Sets the name of the catalog from which schemas, tables, and other database objects will be resolved. The default catalog is called “LOCALDB”. You can override the catalog by using fully-qualified object names:

SELECT * FROM LOCALDB.SALES.Emps.

SET SCHEMA

Sets the name of the default schema from which tables, streams and other database objects will be resolved. For more details, see the topic SET SCHEMA * in the s-Server Streaming SQL Reference Guide.

SET PATH

Sets the path where the system looks to find plugins such as user-defined functions and foreign servers. For more details, see the topic SET PATH * in the s-Server Streaming SQL Reference Guide.

Transactional commands

SQLstream has limited support for transations. The SQL standard provides the following commands, but they may have no effect, or have effect only on data stored in tables.

The commands are available in both interactive and programmatic sessions.

CHECKPOINT

This command is unsupported at this time. SQLstream processes every record with a best effort guarantee.

COMMIT

This affects only DML operations (INSERT, UPDATE, DELETE) upon tables. An INSERT to a stream is automatically committed when it is sent to a SQLstream s-Server. For performance reasons, rows inserted into a stream at not necessarily sent to SQLstream s-Server from the client immediately. Commit behaves like a flush in that respect. Autocommit has the same effect but on every tuple. So to achieve the best performance, autocommit should be disabled and commit shouldn’t be called.

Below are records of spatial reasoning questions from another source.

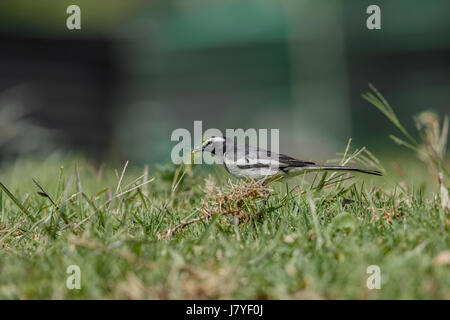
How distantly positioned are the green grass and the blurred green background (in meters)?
8.80

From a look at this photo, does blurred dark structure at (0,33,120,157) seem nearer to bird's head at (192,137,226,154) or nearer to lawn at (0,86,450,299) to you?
bird's head at (192,137,226,154)

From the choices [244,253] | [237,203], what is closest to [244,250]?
[244,253]

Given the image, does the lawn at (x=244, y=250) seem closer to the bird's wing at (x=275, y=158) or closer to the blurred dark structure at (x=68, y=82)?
the bird's wing at (x=275, y=158)

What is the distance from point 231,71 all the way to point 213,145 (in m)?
10.6

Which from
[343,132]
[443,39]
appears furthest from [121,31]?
[443,39]

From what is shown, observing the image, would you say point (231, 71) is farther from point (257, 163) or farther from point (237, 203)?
point (237, 203)

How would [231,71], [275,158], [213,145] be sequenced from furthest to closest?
[231,71]
[213,145]
[275,158]

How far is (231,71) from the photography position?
47.7ft

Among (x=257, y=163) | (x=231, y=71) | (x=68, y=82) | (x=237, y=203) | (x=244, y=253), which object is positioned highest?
(x=231, y=71)

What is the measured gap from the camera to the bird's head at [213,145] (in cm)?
418

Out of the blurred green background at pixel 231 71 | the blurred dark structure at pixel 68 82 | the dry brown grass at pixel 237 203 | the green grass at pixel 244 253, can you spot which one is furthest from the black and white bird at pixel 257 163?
the blurred dark structure at pixel 68 82

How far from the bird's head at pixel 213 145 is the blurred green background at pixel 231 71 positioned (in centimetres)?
764
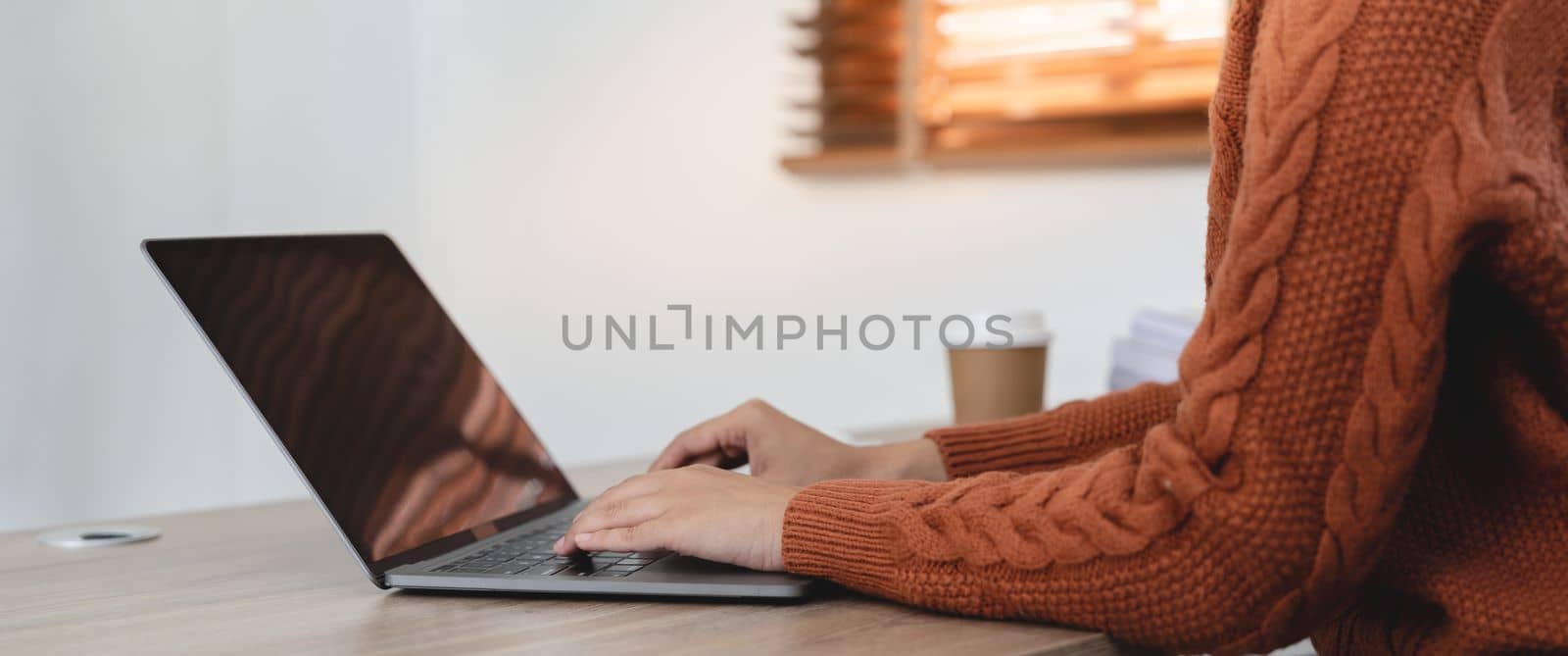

For tuples inserted into tables, commit behaves in the same fashion as traditional databases. It causes data to be flushed to disk and ensures that it won’t be lost upon a failure to another operation.

ROLLBACK

This affects only DML syntax (INSERT, UPDATE, DELETE) upon tables. An INSERT to a stream cannot be rolled back once it has been sent to a SQLstream s-Server. This command has the standard SQL behavior regarding commits to tables.

SAVEPOINT

This command is unsupported at this time.

ROLLBACK TO SAVEPOINT

This command is unsupported at this time.

Administrative commands

There are commands available to an administrator to kill sessions and statements of other users. For more detail, see the subtopics KILL_SESSION, KILL_STATEMENT, KILL_STATEMENT_MATCH in Managing and Monitoring.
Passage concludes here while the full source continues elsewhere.